Simply telling the story of evil with God's determination to eradicate it through Christ enables the Christian to confront the postmodern without unnecessarily offending him.


Some years ago Sinclair Ferguson spoke at our Reformed ministerial meeting here in Kansas City. My friend and then parishioner Lynn Marshall assigned him the topic, “The Local Church and Evangelism.” In characteristic fashion, Dr. Ferguson tweaked the title to read, “The Local Church Is Evangelism.”

In his presentation Dr. Ferguson pointed out how there's little one-on-one evangelism in the Bible (the story of Philip and the Ethiopian eunuch is a noticeable exception, which Ferguson granted). The church in the book of Acts does evangelism as a community. What's descriptive in the book of Acts is not necessarily prescriptive, though powerfully suggestive.

In too much Christian literature, being evangelistic sadly assumes being an extrovert. Introversion in these formulations is necessarily sinful. The Bible does reprove us for being ashamed of the gospel, but nowhere are we chided for being shy.

This is why I believe there's something ingenious about Vacation Bible School and similar models. With a communal program like VBS the entire church can be involved in the enterprise of evangelism. The extroverts can be the front-line teachers and the introverts can work behind the scenes, but there's no excuse for not being involved somewhere. Everyone has an evangelistic calling.


Rousas J. Rushdoony argues in The Flight from Humanity that under the influence of Greek thought, Christians began to insist that man is divided into various parts and that the most important of these parts is the intellect. This doctrine of the primacy of the intellect was eventually embraced by Christians such that the church's evangelistic calling was reduced to communicating intellectual information to the brain, whether distributing tracts, for example, or broadcasting a message over the radio, etc. This was especially the case in American revivalism.

Without denying the propriety and occasional value of tract distribution and radio broadcasts, I would want to argue for more holistic evangelism, of which Christian hospitality is a wonderful example. Why not invite a neighbor family over to your house and display for them Christian hospitality so they observe the gospel in action. Let them see the dynamics of a Christian family and hear the gospel in your devotions at the end of the meal.
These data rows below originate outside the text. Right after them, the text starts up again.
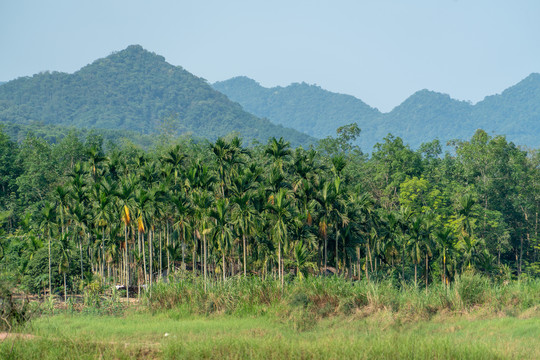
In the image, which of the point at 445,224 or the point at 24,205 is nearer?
the point at 445,224

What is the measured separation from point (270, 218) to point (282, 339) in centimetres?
2752

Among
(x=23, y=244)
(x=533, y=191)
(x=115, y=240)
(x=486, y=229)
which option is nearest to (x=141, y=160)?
(x=115, y=240)

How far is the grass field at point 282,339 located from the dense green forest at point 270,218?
12856 millimetres

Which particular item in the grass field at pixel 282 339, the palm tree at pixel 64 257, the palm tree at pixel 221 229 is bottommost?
the grass field at pixel 282 339

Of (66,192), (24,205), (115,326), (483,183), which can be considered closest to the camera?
(115,326)

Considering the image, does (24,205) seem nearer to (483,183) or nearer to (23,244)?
(23,244)

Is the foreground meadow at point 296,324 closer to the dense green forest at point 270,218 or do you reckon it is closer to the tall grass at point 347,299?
the tall grass at point 347,299

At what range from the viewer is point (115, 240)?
6744cm

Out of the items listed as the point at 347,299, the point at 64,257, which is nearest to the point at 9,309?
the point at 347,299

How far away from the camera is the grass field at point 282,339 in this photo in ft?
83.0

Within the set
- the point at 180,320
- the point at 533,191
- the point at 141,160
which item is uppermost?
the point at 141,160

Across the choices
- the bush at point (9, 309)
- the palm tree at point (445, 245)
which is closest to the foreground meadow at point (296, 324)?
the bush at point (9, 309)

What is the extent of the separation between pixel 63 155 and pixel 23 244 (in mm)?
32546

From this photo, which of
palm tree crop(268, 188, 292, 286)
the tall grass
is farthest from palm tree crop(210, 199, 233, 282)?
the tall grass
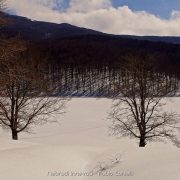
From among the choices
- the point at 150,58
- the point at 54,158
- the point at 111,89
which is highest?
the point at 150,58

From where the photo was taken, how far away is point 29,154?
1380 centimetres

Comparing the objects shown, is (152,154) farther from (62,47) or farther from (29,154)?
(62,47)

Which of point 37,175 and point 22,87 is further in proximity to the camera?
point 22,87

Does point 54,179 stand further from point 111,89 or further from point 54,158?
point 111,89

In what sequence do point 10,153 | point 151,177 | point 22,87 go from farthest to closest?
1. point 22,87
2. point 10,153
3. point 151,177

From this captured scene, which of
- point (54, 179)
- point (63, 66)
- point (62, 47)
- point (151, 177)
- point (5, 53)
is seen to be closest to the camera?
point (151, 177)

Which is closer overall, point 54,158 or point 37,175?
point 37,175

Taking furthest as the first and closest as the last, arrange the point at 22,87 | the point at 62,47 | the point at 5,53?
the point at 62,47, the point at 22,87, the point at 5,53

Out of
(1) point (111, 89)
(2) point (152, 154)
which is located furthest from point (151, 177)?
(1) point (111, 89)

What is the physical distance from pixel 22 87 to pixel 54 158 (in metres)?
14.0

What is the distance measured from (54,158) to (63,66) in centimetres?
14228

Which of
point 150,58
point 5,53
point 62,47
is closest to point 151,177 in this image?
point 5,53

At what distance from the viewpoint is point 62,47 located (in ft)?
614

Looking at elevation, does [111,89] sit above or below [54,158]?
below
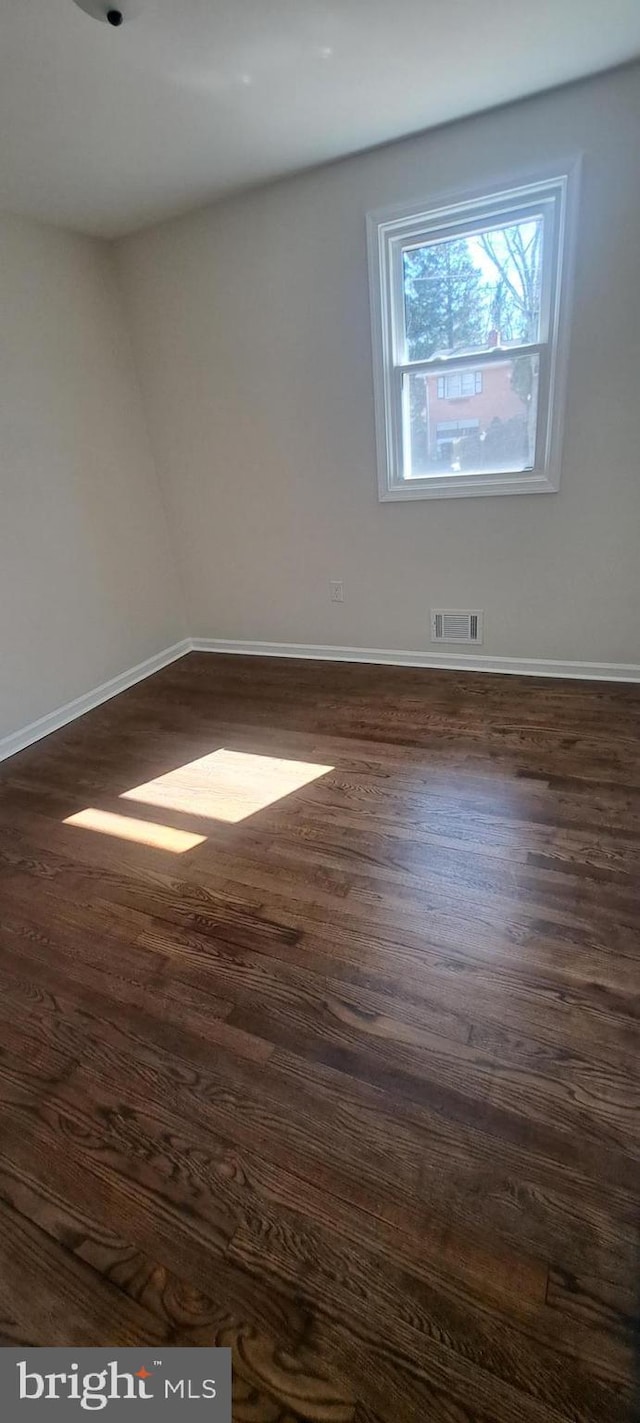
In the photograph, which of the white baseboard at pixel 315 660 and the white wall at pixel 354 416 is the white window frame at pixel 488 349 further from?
the white baseboard at pixel 315 660

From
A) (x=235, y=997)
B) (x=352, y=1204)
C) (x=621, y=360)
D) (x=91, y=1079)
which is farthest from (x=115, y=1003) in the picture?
(x=621, y=360)

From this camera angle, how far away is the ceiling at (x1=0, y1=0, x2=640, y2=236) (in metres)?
1.59

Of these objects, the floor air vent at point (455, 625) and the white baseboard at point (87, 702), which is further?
the floor air vent at point (455, 625)

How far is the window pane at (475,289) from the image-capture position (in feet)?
7.92

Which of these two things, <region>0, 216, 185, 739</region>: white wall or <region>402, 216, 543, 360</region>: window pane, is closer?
<region>402, 216, 543, 360</region>: window pane

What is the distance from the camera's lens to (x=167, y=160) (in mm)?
2287

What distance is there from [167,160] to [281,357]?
0.87 meters

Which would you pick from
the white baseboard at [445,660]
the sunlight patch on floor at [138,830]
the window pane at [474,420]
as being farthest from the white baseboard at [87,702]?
the window pane at [474,420]

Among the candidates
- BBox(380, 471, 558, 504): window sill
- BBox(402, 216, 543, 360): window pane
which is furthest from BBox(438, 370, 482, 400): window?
BBox(380, 471, 558, 504): window sill

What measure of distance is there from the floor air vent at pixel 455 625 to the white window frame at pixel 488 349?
610 millimetres

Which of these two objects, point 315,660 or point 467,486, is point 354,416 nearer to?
point 467,486

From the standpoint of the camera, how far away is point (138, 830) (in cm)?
219

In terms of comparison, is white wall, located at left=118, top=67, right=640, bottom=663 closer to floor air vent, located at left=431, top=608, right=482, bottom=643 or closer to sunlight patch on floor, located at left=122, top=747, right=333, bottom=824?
floor air vent, located at left=431, top=608, right=482, bottom=643

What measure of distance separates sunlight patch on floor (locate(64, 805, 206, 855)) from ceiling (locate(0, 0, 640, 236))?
2.38 meters
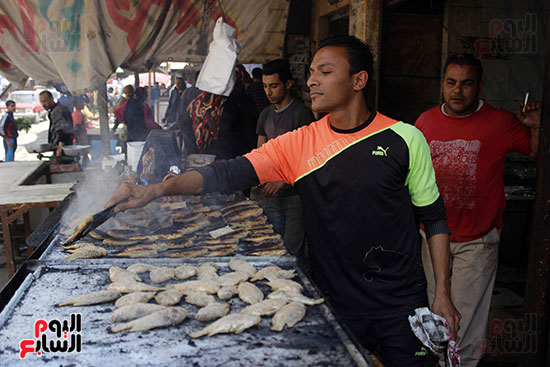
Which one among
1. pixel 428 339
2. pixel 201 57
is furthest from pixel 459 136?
pixel 201 57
The Lord Jesus redeems us body and soul. Analogously we care for people, body and soul. We're interested not simply in winning a debate, but in winning a person, not simply in convincing the mind, but in converting the soul, not simply in filling the mind, but in feeding the belly. Given this biblical anthropology holistic evangelism makes a lot of sense.

Because we take the Scriptures seriously and endeavor to be “all things to all men” (1 Corinthians 9:24), let's implement evangelistic methodologies in our postmodern age that are narrative-minded, communal and holistic.